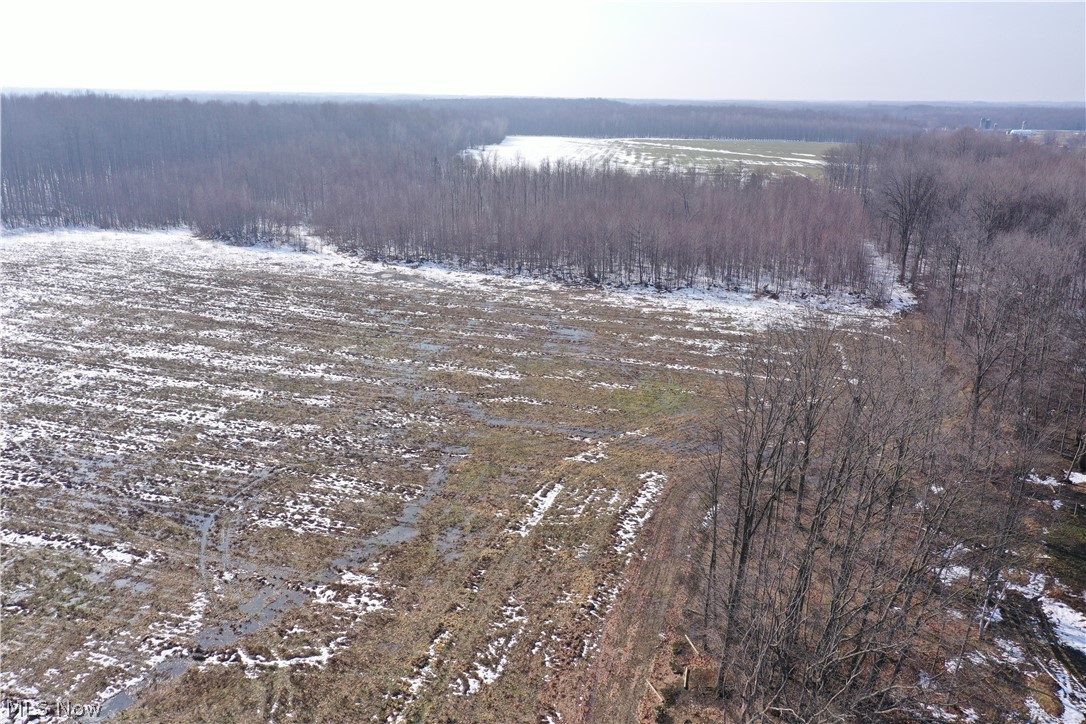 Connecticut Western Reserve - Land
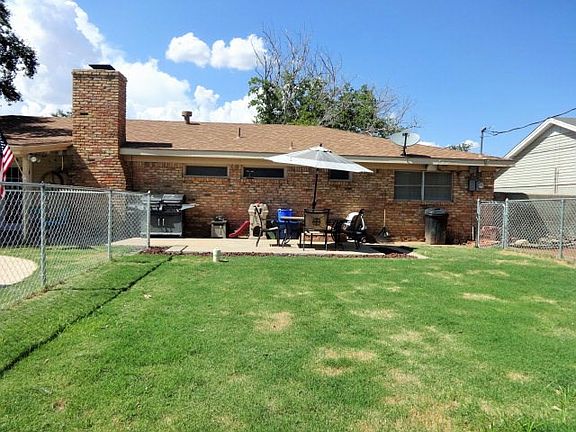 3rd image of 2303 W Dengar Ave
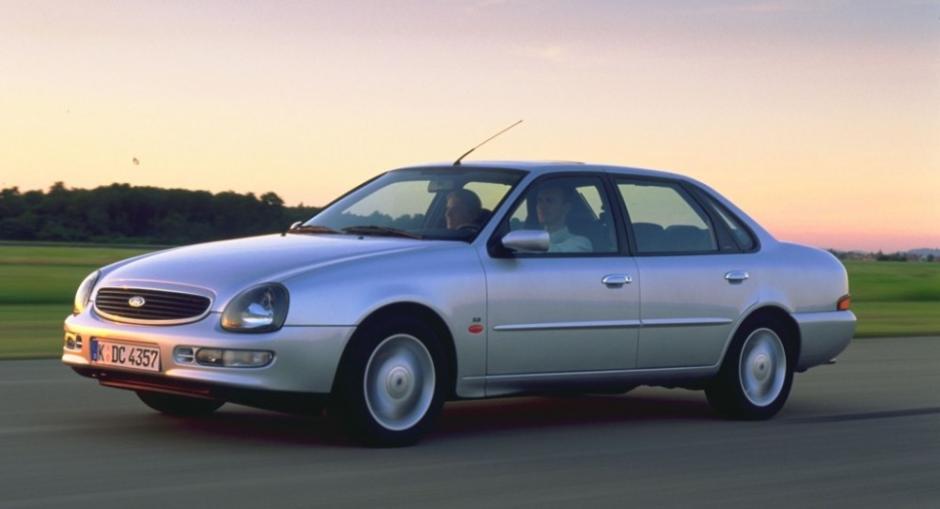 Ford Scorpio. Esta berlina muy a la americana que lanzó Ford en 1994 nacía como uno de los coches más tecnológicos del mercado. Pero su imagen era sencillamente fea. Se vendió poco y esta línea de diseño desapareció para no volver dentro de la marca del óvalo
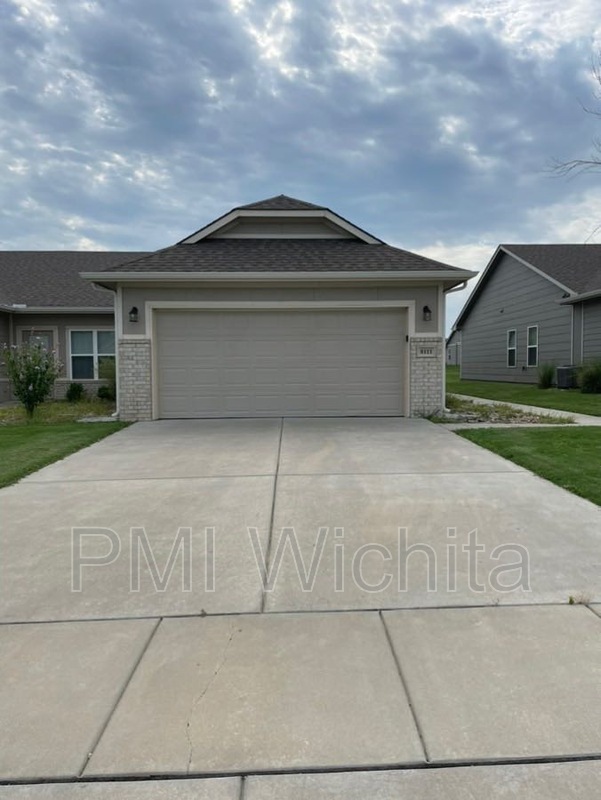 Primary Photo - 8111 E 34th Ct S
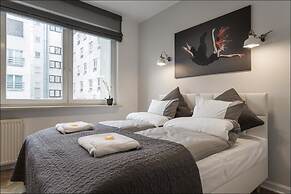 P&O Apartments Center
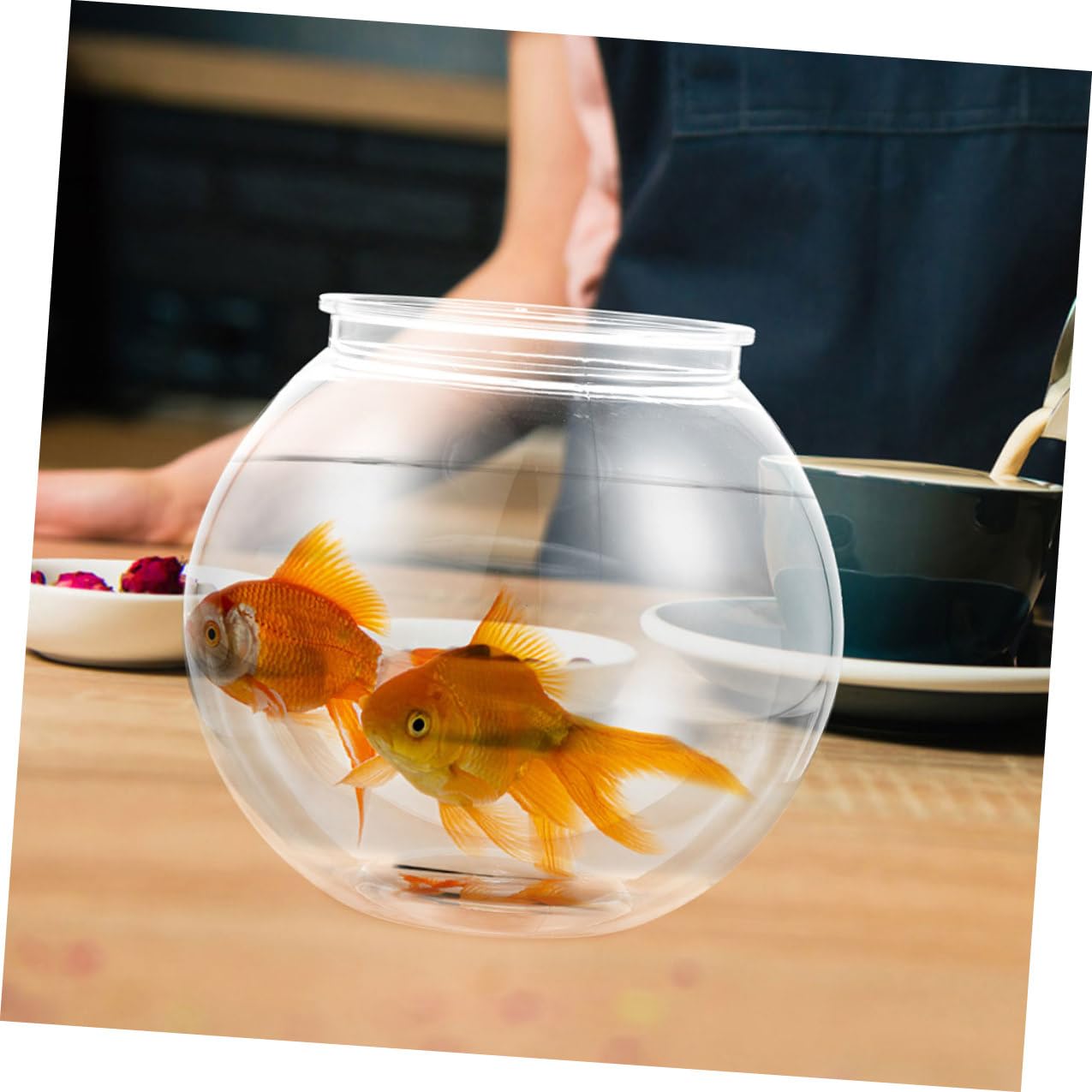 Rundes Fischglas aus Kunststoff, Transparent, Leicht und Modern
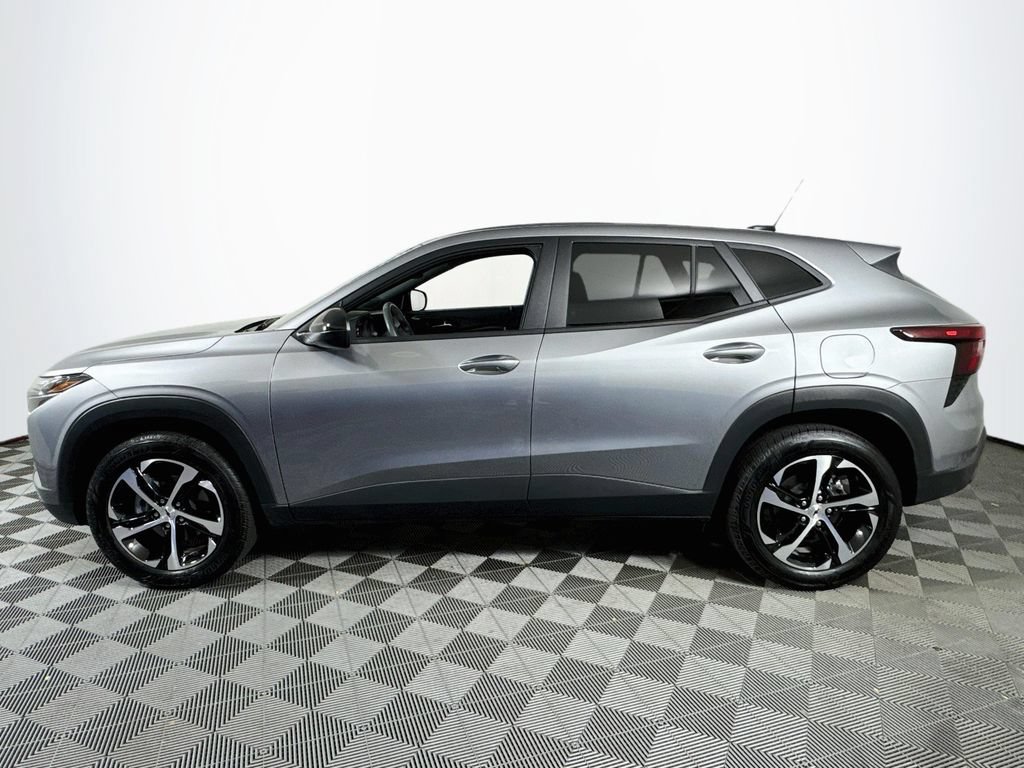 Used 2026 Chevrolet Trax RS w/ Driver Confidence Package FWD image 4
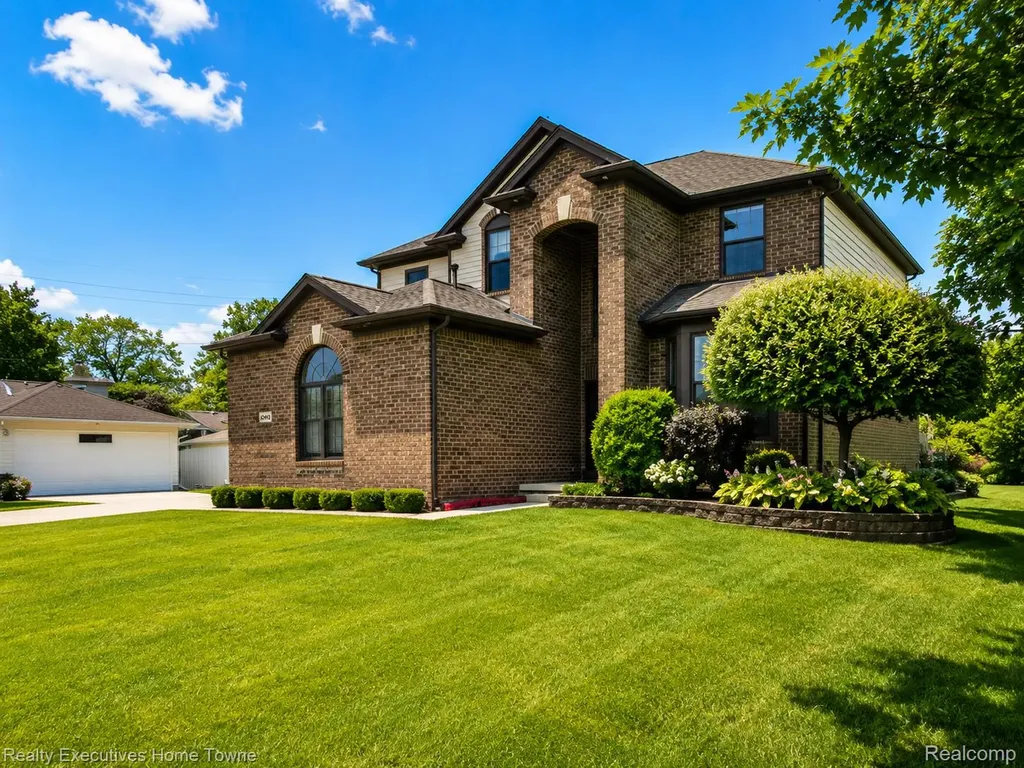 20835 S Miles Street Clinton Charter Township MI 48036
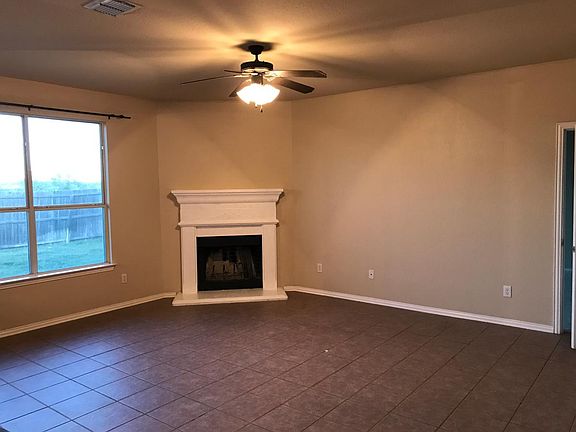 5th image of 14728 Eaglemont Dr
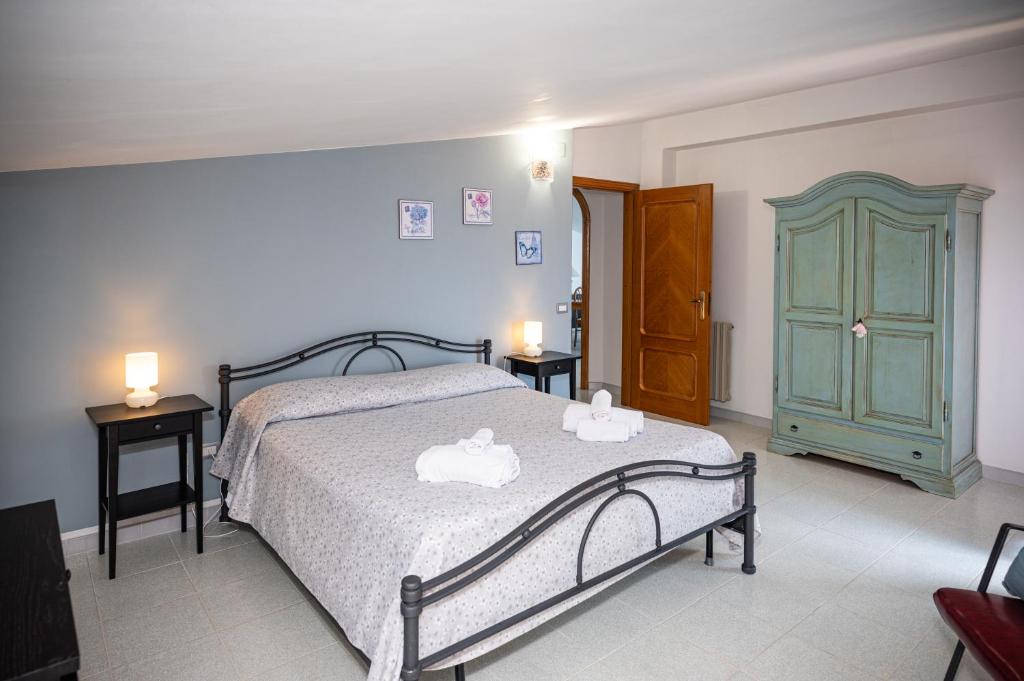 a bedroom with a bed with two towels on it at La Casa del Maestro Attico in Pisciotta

----------

## [Your assignment]
Copy all the lines of data exactly as they appear, dropping any images.

## [Task answer]
 Connecticut Western Reserve - Land
 3rd image of 2303 W Dengar Ave
 Ford Scorpio. Esta berlina muy a la americana que lanzó Ford en 1994 nacía como uno de los coches más tecnológicos del mercado. Pero su imagen era sencillamente fea. Se vendió poco y esta línea de diseño desapareció para no volver dentro de la marca del óvalo
 Primary Photo - 8111 E 34th Ct S
 P&O Apartments Center
 Rundes Fischglas aus Kunststoff, Transparent, Leicht und Modern
 Used 2026 Chevrolet Trax RS w/ Driver Confidence Package FWD image 4
 20835 S Miles Street Clinton Charter Township MI 48036
 5th image of 14728 Eaglemont Dr
 a bedroom with a bed with two towels on it at La Casa del Maestro Attico in Pisciotta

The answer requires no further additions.